In the discussion of C++ and Rust, which company rewrote its storage layer in Rust?

• **SUPPLIED TEXT**
---
In my experience the performance differences are often grossly overestimated (particularly if you compare equivalent development times). And increased development time or higher defect rates aren't free. What you say is true for a particular niche, but I think that niche is pretty narrow (and in that niche I think the risks of Rust, while real, are smaller than the risks of C++).


Alternative explanation: things are done a certain way due to technical constraints and market forces which you don't know about or choose to deliberately ignore.


Entirely possible. But this is not "reality vs dogma"; it's one person's (or group of people's) judgement vs another.


At least in the storage space (which gets essentially no press on HN), I have come to the finding that the vast majority of core product codebases are C/C++. For the niche they fill, it seems really unlikely that even the still experimental Rust would replace them here.


Dropbox has re-written their storage layer in Rust https://www.reddit.com/r/programming/comments/3w8dgn/announc...

That said, they're the only one I know of, so your point still stands, generally.


> I'm using "never" rather than "rarely" very deliberately here

True, we could also have used FORTRAN.


> Scott Meyers has written lots of good stuff on how to use C++ properly.

Scott Meyers "retired" from C++ in December 2015 (http://scottmeyers.blogspot.fr/2015/12/good-to-go.html / https://en.wikipedia.org/wiki/Scott_Meyers). There may be a link to C++ itself don't you think?

PS: I still write most of my projects in modern C++, but slowly switching to D and other alternatives.


That post is less "I'm getting away from C++ because it's a poor language" and more "I'm retiring from my role as C++ advocate because there are plenty of quality resources available".


Regarding using 3rd party libraries: you don't simply "reference a library". You include their source code into your project, and compile them together.

Ideally, both your project and the referenced library should be using CMake, and the library's CMake file should be referenced from your project's CMake file. If the library doesn't use CMake, you write a CMake file for it.

This is the only approach that worked well for me on all platforms. So, save yourself the trouble and just use CMake. Yes, I know it has a horrible language, but it's like the PHP of build systems: it works and lots of existing libraries use it, making it easier to use them in your own project.


Yap pretty much. I used C++ for a while then switched to C and Python and other languages for a decade then had to do some C++ for a bit again. And I was desperately trying to properly reference and link against some libraries. And then finally just dropped the source tree in my project and everything worked. It felt so dirty.


Git submodules work pretty great for this IMO. Rather than incorporate a snapshot of the source, pick a commit hash. Still frozen at a point in time, but you get to move which one you're using (or point to your own fork!) whenever you like.
---
Entries on spatial positioning
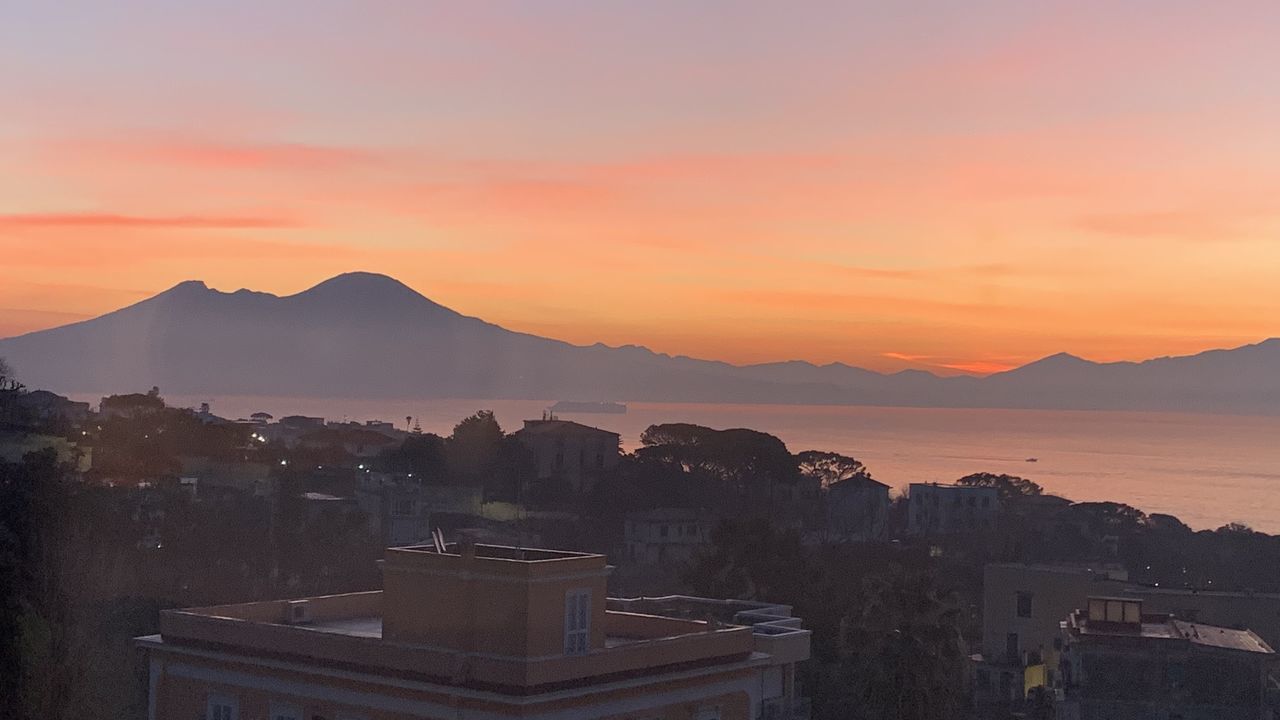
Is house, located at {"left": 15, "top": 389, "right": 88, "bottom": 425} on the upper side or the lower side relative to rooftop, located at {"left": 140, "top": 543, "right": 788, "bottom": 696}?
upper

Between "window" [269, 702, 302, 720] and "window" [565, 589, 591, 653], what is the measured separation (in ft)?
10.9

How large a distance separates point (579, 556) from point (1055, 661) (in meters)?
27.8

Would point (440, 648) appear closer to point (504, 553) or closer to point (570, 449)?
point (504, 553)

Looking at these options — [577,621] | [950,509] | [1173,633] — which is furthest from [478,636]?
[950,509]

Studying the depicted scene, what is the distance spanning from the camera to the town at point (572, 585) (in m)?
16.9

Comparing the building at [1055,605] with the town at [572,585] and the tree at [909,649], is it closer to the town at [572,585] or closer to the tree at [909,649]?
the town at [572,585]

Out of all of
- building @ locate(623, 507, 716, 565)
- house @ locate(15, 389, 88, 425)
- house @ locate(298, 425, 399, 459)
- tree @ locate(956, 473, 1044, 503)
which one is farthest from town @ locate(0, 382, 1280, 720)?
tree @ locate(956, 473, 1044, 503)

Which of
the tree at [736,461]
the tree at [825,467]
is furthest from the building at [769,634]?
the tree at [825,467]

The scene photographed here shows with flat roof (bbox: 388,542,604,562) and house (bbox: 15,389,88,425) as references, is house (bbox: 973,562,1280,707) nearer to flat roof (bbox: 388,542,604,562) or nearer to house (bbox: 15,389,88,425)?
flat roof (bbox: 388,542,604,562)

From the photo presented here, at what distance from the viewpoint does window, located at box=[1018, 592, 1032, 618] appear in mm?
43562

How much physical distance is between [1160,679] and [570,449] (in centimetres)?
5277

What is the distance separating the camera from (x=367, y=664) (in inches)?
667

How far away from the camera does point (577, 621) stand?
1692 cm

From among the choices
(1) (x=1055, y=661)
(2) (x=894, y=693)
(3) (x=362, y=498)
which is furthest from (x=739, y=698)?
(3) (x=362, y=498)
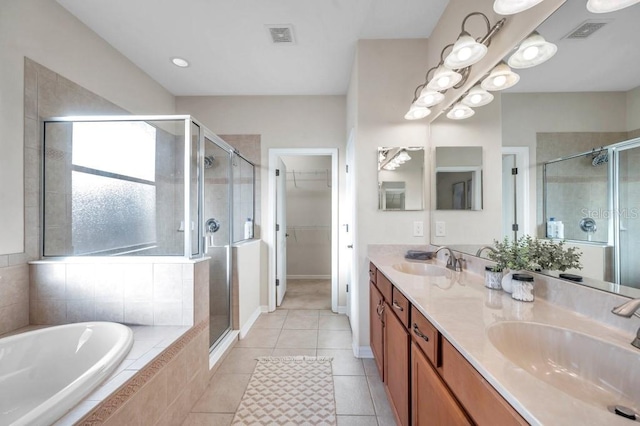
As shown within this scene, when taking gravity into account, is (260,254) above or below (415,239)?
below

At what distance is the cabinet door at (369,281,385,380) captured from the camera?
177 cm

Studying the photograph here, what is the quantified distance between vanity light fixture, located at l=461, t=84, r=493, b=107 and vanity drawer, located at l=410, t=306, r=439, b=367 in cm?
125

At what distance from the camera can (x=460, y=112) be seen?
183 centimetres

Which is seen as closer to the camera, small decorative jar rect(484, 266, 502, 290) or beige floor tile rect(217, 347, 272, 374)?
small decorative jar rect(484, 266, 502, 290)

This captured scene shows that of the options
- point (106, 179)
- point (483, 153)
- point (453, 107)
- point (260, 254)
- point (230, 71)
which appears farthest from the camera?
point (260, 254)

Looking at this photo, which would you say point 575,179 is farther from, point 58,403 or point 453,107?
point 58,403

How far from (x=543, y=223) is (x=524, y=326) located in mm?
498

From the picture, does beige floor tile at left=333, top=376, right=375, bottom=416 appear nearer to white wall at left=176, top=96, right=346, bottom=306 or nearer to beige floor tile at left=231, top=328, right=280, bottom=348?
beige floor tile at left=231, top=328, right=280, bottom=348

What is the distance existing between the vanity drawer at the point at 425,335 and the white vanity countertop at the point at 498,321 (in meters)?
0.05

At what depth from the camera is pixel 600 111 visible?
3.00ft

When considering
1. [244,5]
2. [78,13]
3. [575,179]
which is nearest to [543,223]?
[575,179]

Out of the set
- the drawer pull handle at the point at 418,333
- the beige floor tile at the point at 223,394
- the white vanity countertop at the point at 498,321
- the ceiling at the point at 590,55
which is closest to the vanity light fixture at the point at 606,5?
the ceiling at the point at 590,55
---
• **WRITTEN RESPONSE**
Dropbox